* _出典抜粋_
なお、先般の総合におきましてガットの規定がいろいろ改正されることになったわけでありますが、今度の改正協定は、三つの議定書、一つの協定というふうになっております。また、この貿易協力機関に関する協定を除きました他の三つの協定につきましては、これはまだ実は発効していないところの
関税及び貿易に関する一般協定の改正の条文でございます。これにつきましては、また
政府限りにおいてこれを受諾できるという
考え方をいたしております。
ただ貿易協力機関に関する協定につきましては、この加入によりまして、新らしく新たな義務を負い、権利を有するということになりますので、貿易協力機関に関する協定につきましては、この加入について
国会の御承認を経なければならんということになっております。しこうして三つの議定書につきましては、一応
政府限りにおいてこれを受諾いたしまして、それから最後にガットとして、予想しておるところでありますが、
関税及び貿易に関する一般協定の正式発効がその後において予想されております。その正式発効の際には、これを受諾するにはやはり
国会の御承認を求める必要がある、こんな格好になっておりまして、非常にややこしいのでございます。

* _提供データ_

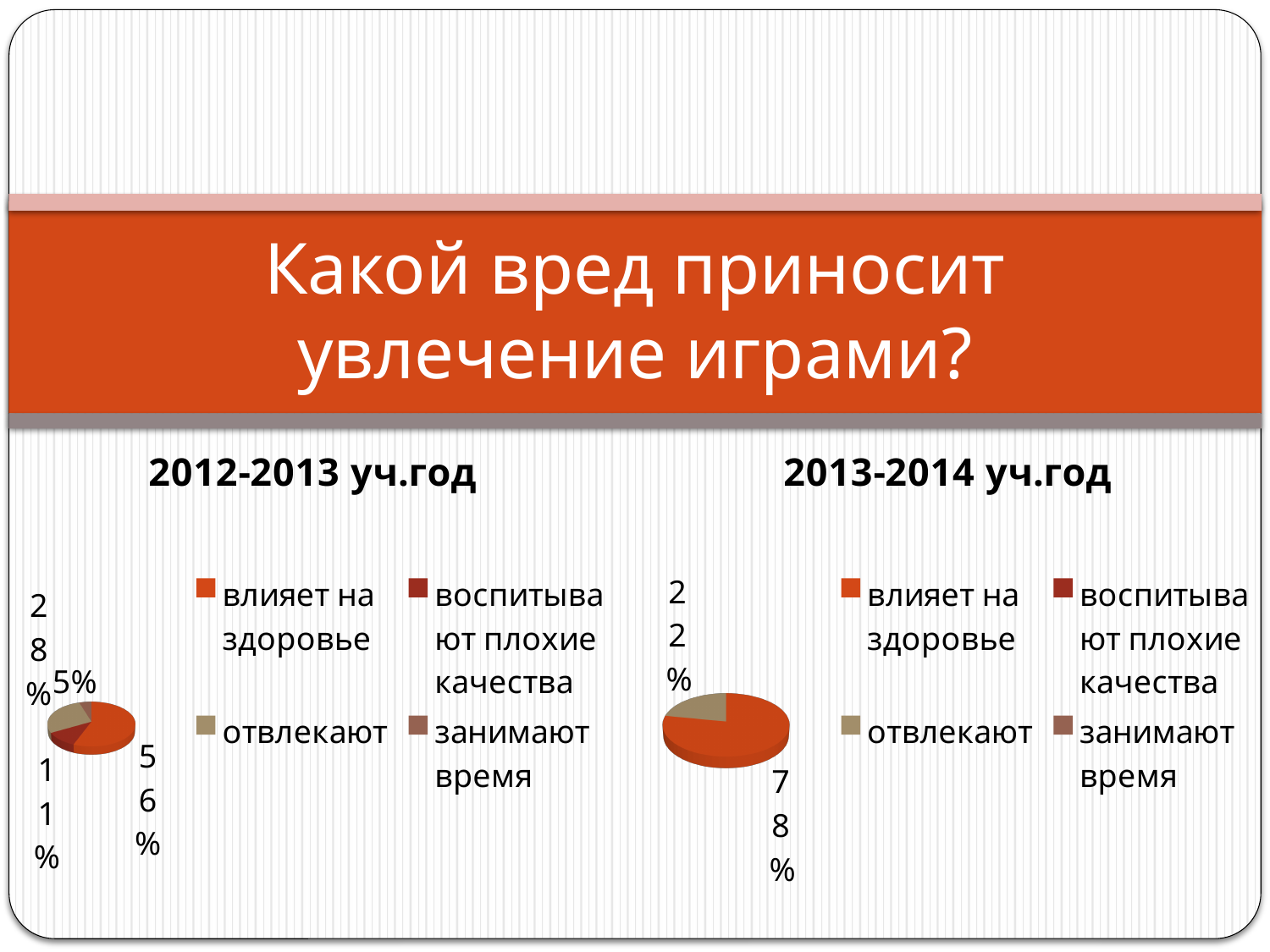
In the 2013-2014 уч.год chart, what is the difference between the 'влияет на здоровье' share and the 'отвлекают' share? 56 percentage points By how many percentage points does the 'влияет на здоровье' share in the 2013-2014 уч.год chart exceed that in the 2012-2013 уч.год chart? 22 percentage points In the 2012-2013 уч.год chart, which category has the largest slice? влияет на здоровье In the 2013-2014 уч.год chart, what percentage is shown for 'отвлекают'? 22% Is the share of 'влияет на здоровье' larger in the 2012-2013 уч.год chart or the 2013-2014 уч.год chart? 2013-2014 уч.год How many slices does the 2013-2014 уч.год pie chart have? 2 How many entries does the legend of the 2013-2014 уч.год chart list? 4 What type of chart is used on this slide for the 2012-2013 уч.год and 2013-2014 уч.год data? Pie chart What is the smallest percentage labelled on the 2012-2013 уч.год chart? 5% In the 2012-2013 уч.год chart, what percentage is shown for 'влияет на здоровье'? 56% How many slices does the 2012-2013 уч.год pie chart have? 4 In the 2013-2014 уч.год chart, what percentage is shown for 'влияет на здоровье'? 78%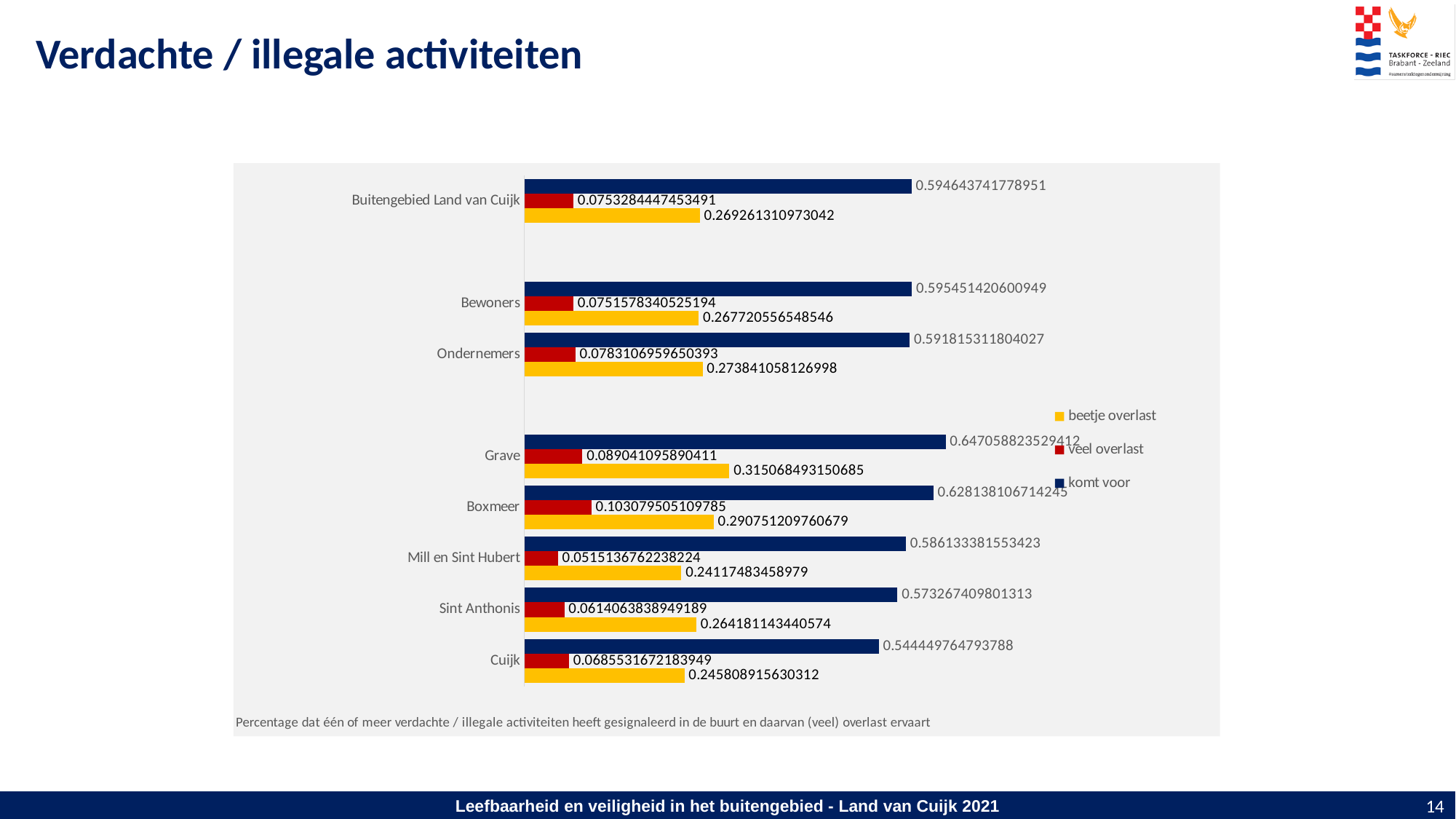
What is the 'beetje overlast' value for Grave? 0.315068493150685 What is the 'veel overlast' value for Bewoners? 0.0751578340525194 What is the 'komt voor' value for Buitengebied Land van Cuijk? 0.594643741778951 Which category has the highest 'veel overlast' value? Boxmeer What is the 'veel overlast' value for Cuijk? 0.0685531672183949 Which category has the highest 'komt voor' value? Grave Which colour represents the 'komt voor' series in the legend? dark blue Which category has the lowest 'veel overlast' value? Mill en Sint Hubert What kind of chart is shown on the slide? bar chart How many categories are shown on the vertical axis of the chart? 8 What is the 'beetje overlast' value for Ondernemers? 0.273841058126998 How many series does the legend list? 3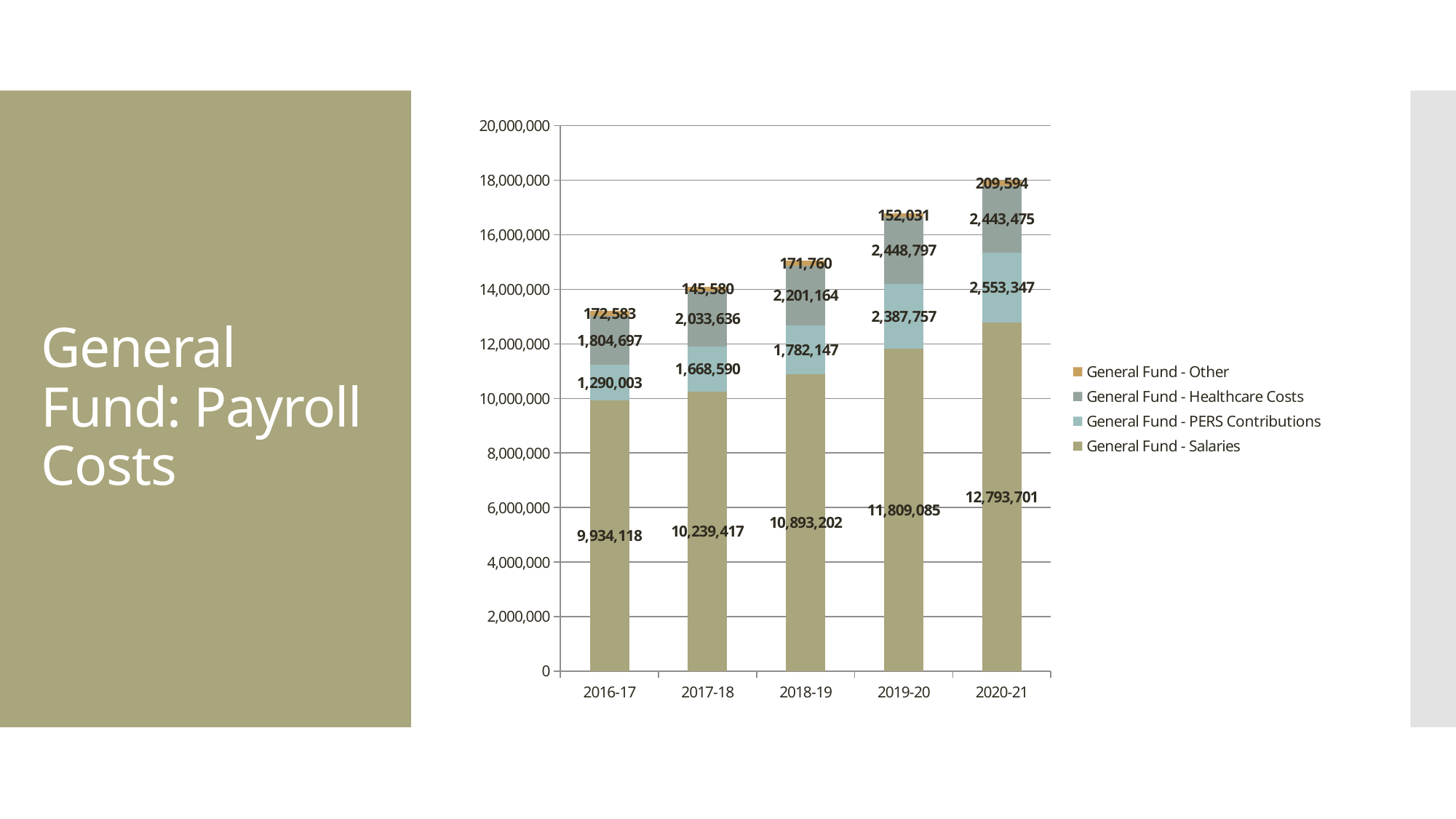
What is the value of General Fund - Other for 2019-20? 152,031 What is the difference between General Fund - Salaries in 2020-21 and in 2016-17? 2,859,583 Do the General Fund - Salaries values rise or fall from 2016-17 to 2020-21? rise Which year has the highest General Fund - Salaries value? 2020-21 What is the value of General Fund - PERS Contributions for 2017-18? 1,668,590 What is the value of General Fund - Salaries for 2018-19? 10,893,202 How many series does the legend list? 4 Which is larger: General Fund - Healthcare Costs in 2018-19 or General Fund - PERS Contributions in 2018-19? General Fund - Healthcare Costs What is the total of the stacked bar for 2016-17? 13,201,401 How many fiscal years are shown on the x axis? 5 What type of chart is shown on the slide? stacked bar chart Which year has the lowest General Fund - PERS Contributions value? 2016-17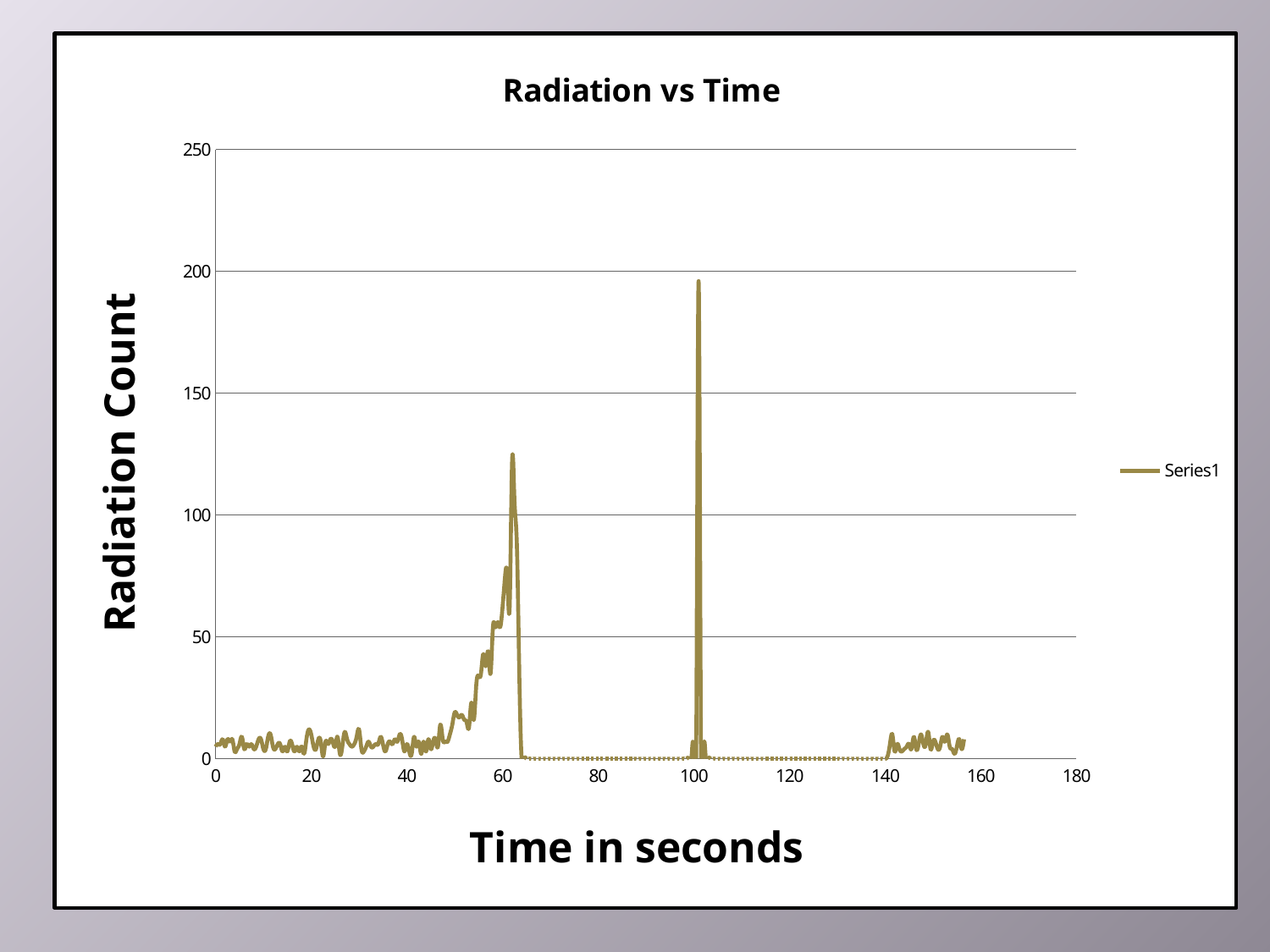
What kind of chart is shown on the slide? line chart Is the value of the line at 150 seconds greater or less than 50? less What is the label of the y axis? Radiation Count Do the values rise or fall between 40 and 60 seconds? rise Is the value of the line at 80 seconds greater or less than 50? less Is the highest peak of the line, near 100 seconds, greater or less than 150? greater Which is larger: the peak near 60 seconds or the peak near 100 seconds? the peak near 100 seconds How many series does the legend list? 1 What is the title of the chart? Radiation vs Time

* _課題 1_
ガット改正に関する抜粋について、次の問いに答えてください。
(a) 今度の改正協定は、いくつの議定書といくつの協定から成っていますか。
(b) 貿易協力機関に関する協定への加入には、何を経なければならないとされていますか。
(c) 関税及び貿易に関する一般協定の正式発効の際、これを受諾するには何が必要だとされていますか。
* _課題 2_
ガット改正に関する抜粋の続きを書いてください。

* _解答 1_
(a) 三つの議定書と一つの協定です。
(b) 国会の御承認です。
(c) 国会の御承認を求める必要があります。

* _解答 2_
お手元に参考資料として出してありますところの三つの議定書につきましては、これは
政府限りにおいて受諾いたします。貿易協力機関に関する協定につきましては、
国会の御承認を必要とする次第でありますが、最後に
関税及び貿易に関する一般協定が正式に発効する。これは規定が、実は十六条にあるのでありますが、この十六条によりまして正式発効する。その際の受諾は
国会の承認を要する、こういう
関係になっております。
実は今年の秋、または来年の春と申しましたが、
相当おくれる見込みであります。と申しますのは、貿易協力機関に関する協定は、ガット加盟国のうちの、貿易総額八五%以上を占める国がこれを受諾しないと発効しない、こういうことになっております。まだ発効の時期も実は未定な次第であります。そのような複雑な
関係になっておりますので、簡単に申し上げますと、非常にややこしくて、かえってわかりにくいかと思いますが、大体の
法律的
関係を申し上げますと……。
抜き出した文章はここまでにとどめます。